When they return home a few days later, they find Vera waiting for them. She had not been home at the time of the bomb attacks. Vera confesses to having engineered the selection of Alice as the host for Frank because she knows that if anything were to happen to her, Alice would take care of him.

Back in the present time, Alice is in the process of completing her manuscript when Vera suddenly interrupts her. Having reunited some time ago, the two now live together. As they stroll along the beach, an adult Frank, who has come for a visit, joins them. Frank discovers the dedication in Alice's manuscript, and to his surprise, it is dedicated to him.

==Cast==
- Gemma Arterton as Alice Lamb
- Penelope Wilton as Older Alice
- Gugu Mbatha-Raw as Vera
- Martina Laird as Older Vera
- Tom Courtenay as Mr Sullivan
- Lucas Bond as Frank
- Dixie Egerickx as Edie
- Siân Phillips as Margaret Corey
- Amanda Root as Mrs Lawrence
- Jessica Gunning as Mrs Bassett
- Amanda Lawrence as Muriel
- Dominic McGreevy as Boy
- Aoibhine McFlynn as Cassie
- Joshua Riley as Freddie

==Production==
It was announced in April 2017 that Gemma Arterton had been cast in playwright Jessica Swale's directorial debut, with Swale also writing the screenplay. In May 2018, Gugu Mbatha-Raw, Penelope Wilton and Tom Courtenay were added to the cast.
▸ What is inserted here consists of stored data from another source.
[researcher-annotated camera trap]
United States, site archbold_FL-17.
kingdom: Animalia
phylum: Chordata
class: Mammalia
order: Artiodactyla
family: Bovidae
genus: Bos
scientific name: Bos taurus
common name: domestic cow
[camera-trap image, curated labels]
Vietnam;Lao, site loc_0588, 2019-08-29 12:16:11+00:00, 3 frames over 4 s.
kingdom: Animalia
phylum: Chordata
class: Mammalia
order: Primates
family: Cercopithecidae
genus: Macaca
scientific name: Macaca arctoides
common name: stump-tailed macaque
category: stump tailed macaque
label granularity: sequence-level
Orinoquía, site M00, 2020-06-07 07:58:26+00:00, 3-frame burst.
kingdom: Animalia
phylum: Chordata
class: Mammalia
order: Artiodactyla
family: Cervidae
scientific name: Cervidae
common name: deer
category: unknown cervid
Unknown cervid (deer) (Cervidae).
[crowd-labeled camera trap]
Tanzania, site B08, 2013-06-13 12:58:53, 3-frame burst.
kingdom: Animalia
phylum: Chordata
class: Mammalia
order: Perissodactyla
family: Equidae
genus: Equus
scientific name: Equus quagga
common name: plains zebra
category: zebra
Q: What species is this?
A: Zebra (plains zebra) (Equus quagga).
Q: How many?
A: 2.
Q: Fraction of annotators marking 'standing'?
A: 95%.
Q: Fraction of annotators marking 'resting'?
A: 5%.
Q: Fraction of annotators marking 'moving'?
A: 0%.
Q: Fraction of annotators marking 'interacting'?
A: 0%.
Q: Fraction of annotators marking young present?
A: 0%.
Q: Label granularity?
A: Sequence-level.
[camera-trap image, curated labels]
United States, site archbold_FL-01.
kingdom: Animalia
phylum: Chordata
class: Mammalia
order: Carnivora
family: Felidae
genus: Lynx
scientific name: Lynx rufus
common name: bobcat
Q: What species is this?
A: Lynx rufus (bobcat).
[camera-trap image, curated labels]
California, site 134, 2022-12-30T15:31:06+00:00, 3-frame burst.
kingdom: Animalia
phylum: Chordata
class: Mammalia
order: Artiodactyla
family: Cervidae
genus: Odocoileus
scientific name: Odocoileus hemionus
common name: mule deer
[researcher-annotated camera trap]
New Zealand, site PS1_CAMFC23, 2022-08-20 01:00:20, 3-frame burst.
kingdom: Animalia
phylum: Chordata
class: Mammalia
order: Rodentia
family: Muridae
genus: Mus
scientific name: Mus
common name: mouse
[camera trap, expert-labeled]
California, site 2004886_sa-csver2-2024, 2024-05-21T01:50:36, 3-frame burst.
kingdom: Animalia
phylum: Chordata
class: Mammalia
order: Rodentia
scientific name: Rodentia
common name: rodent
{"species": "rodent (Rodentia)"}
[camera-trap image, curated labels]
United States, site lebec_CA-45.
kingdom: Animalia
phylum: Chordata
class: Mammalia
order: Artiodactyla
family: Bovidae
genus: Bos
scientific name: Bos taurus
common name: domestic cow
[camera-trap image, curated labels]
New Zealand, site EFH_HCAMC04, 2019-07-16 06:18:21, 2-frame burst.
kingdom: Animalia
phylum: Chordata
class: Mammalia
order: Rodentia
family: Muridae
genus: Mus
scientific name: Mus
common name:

Production was underway by September 2018, with filming locations across East Sussex in the towns Seaford and Brighton as well as in the county of Kent. During October 2018, locations in Kent included the Chatham Historic Dockyard and Anchor Wharf, with shots of Dover Castle in Dover. The Sail and Colour Loft exterior, Church Lane, and Ropery exterior of the Dockyard doubled as East London streets during the Blitz; the Captain's House on Officer's Terrace was featured as a bombed-out house; and the cellars of the Fitted Rigging House on the Wharf doubled as an air raid shelter. Production wrapped in the last week of October.

==Release==
Embankment Films sold the United Kingdom distribution rights to Lionsgate UK on 31 October 2018. IFC Films acquired United States rights on 20 April 2020.

Summerland was released in the UK, and in selected theatres in the U.S., on 31 July 2020.

==Critical reception==
On review aggregator Rotten Tomatoes, the film has rating based on reviews from critics and an average rating of . The website's critical consensus states: "In Summerland, the living is a little too easy to raise dramatic stakes -- but Gemma Arterton's performance adds some much-needed extra heat." On Metacritic, the film has a weighted score of 56 out of 100, based on 22 critics, indicating "mixed or average reviews".

==Home media==
Summerland was released on DVD in Region 2 by Lionsgate Home Entertainment on 12 October 2020. It was released on Blu-ray and DVD in Region A/1 by IFC Films on 17 November 2020.